====== Vorliegender Text ======

Analyse zu dem Traditionssender Der WDR — ein Sanierungsfall

Köln · 100 Tage nach seinem Amtsantritt hat WDR-Intendant Tom Buhrow ausgesprochen, was seine Vorgängerin standhaft ignoriert hat: Dem Sender droht auf Dauer die Pleite. Trotzdem scheut der neue Chef eine Radikalkur.

Monika Piel geht es dem Vernehmen nach wieder ganz gut. Sechs Jahre lang stand sie als Intendantin an der Spitze des WDR, bevor sie im Januar 2013 überraschend verkündete, ihre zweite Amtszeit trotz bereits erfolgter Wiederwahl aus gesundheitlichen Gründen nicht antreten zu wollen. Anfang November will Piel im Rahmen eines Literatur-Festivals in der Eifel aus ihrem Tagebuch vorlesen und (Zitat aus dem Programm) "zum ersten Mal öffentlich sagen, warum sie zurücktrat". Man muss kein Hellseher sein um vorherzusagen, dass die begeisterte Porsche-Fahrerin kaum die Einsicht verkünden wird, den Sender an den Rand des Abgrunds gebracht zu haben.

====== Extrahierte Informationen ======

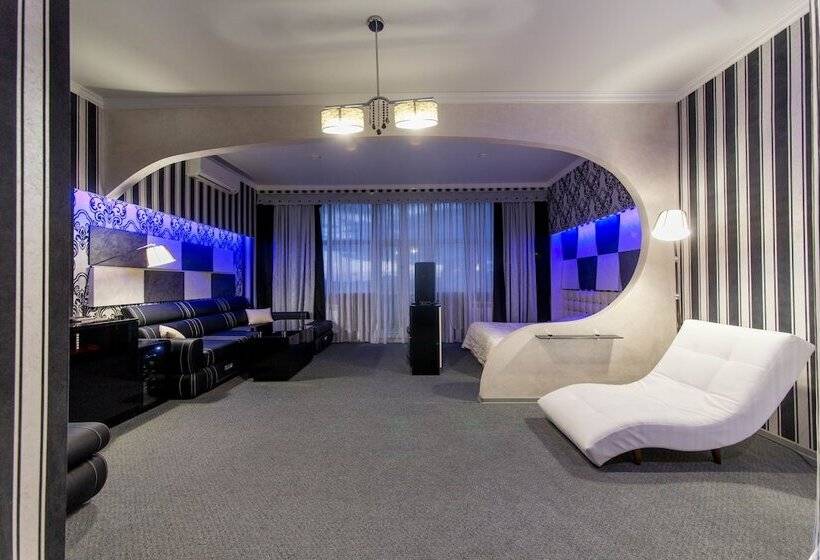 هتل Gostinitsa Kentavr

======
====== Extrahierte Informationen ======

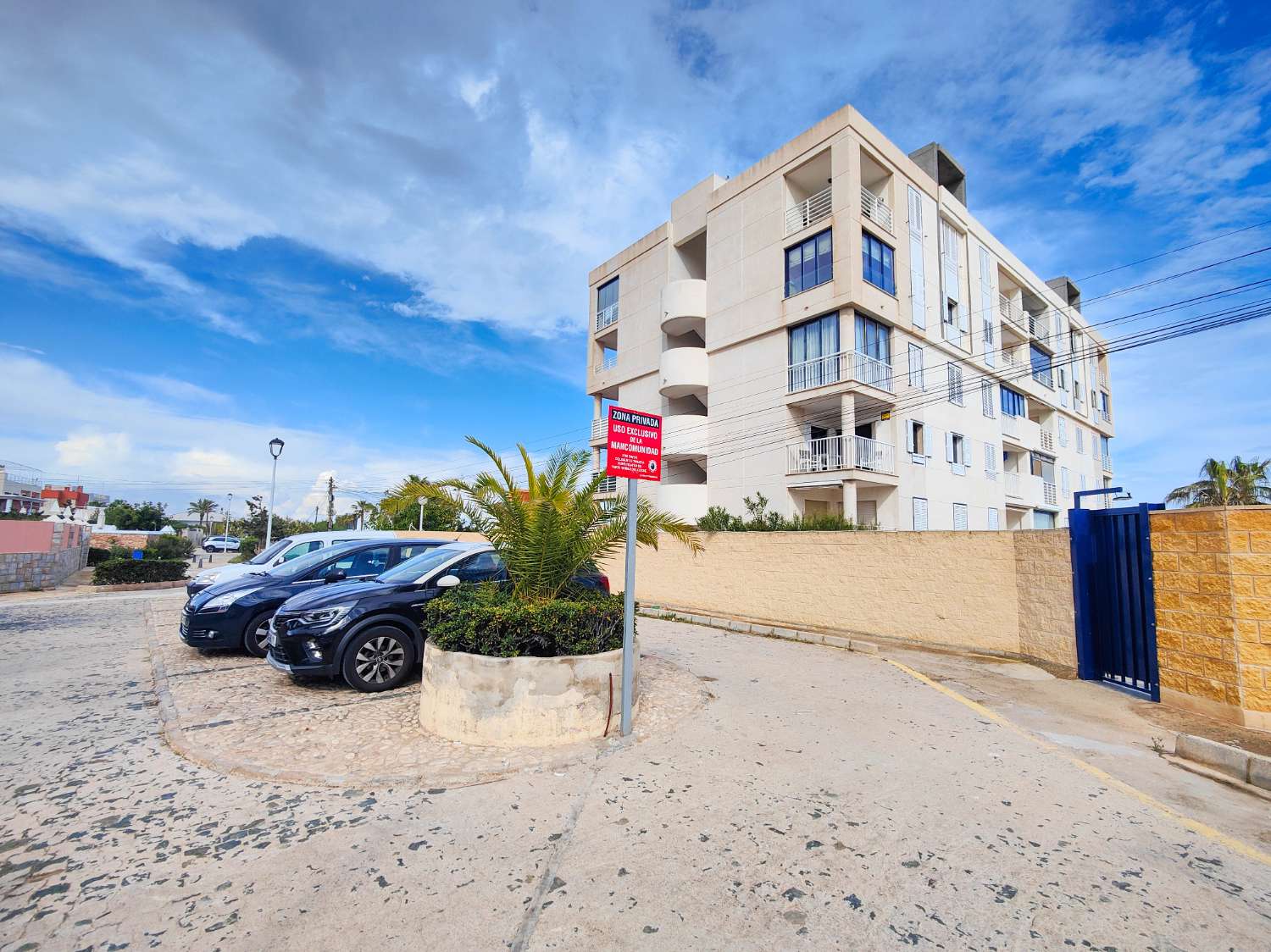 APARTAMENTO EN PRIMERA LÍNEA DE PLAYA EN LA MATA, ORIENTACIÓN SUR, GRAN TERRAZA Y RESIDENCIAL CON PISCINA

======

[Auszuführende Aufgaben]:
**A.** Übertrage aus dem Text über den WDR den Abschnitt von "Köln · 100 Tage" bis einschließlich "gebracht zu haben." wortgetreu.
**B.** Liste alle Zeitangaben im Text über den WDR auf, die eine Dauer in Tagen oder Jahren oder einen Monatsnamen enthalten.

[Lösungen]:
**A.**
Köln · 100 Tage nach seinem Amtsantritt hat WDR-Intendant Tom Buhrow ausgesprochen, was seine Vorgängerin standhaft ignoriert hat: Dem Sender droht auf Dauer die Pleite. Trotzdem scheut der neue Chef eine Radikalkur.

Monika Piel geht es dem Vernehmen nach wieder ganz gut. Sechs Jahre lang stand sie als Intendantin an der Spitze des WDR, bevor sie im Januar 2013 überraschend verkündete, ihre zweite Amtszeit trotz bereits erfolgter Wiederwahl aus gesundheitlichen Gründen nicht antreten zu wollen. Anfang November will Piel im Rahmen eines Literatur-Festivals in der Eifel aus ihrem Tagebuch vorlesen und (Zitat aus dem Programm) "zum ersten Mal öffentlich sagen, warum sie zurücktrat". Man muss kein Hellseher sein um vorherzusagen, dass die begeisterte Porsche-Fahrerin kaum die Einsicht verkünden wird, den Sender an den Rand des Abgrunds gebracht zu haben.

**B.**
- 100 Tage
- Sechs Jahre
- Januar 2013
- Anfang November